▶ WHAT YOU SHOULD DO:
Reproduce every one of the records below verbatim, omitting the pictures.

===============

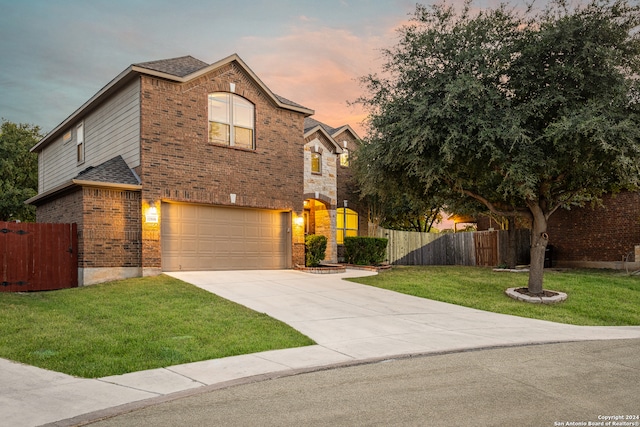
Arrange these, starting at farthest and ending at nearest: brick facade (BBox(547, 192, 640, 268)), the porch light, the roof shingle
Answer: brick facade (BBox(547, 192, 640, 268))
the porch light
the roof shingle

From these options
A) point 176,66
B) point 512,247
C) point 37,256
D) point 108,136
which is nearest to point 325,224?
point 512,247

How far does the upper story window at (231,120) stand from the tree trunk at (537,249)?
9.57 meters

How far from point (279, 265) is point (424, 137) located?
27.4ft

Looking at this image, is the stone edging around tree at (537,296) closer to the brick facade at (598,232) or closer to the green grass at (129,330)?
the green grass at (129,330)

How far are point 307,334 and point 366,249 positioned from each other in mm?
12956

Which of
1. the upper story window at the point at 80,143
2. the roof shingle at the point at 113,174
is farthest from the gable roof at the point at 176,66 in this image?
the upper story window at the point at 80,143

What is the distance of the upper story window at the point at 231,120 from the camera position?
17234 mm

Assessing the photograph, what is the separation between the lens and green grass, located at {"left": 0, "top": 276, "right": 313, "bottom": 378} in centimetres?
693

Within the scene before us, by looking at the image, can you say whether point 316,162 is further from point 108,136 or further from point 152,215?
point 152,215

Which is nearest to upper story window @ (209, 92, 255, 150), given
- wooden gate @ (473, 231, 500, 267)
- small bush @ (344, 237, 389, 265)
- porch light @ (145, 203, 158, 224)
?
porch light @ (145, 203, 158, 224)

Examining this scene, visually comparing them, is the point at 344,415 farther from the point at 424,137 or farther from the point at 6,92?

===============

▶ ANSWER:
Arrange these, starting at farthest and ending at nearest: brick facade (BBox(547, 192, 640, 268)), the porch light, the roof shingle
Answer: brick facade (BBox(547, 192, 640, 268))
the porch light
the roof shingle

From these options
A) point 176,66
B) point 512,247
C) point 37,256
D) point 108,136
which is nearest to point 325,224?
point 512,247

How far does the upper story window at (231,120) stand from the tree trunk at (537,249)?
9.57 meters

How far from point (279, 265) is point (424, 137) located?
27.4ft

Looking at this image, is the stone edging around tree at (537,296) closer to the brick facade at (598,232) or closer to the green grass at (129,330)?
the green grass at (129,330)

How far are point 307,334 and point 366,249 positioned from each other in mm?
12956

Which of
1. the upper story window at the point at 80,143
2. the roof shingle at the point at 113,174
is farthest from the gable roof at the point at 176,66 in this image?
the upper story window at the point at 80,143

What is the distance of the upper story window at the point at 231,120 from the camera position?
17234 mm

Assessing the photograph, what is the separation between the lens and green grass, located at {"left": 0, "top": 276, "right": 313, "bottom": 378} in centimetres?
693

Within the scene before us, by looking at the image, can you say whether point 316,162 is further from point 108,136 or further from point 152,215?
point 152,215

Which is nearest to upper story window @ (209, 92, 255, 150), given
- wooden gate @ (473, 231, 500, 267)
- small bush @ (344, 237, 389, 265)
- porch light @ (145, 203, 158, 224)
?
porch light @ (145, 203, 158, 224)

Examining this scene, visually comparing them, is the point at 344,415 farther from the point at 424,137 or farther from the point at 6,92?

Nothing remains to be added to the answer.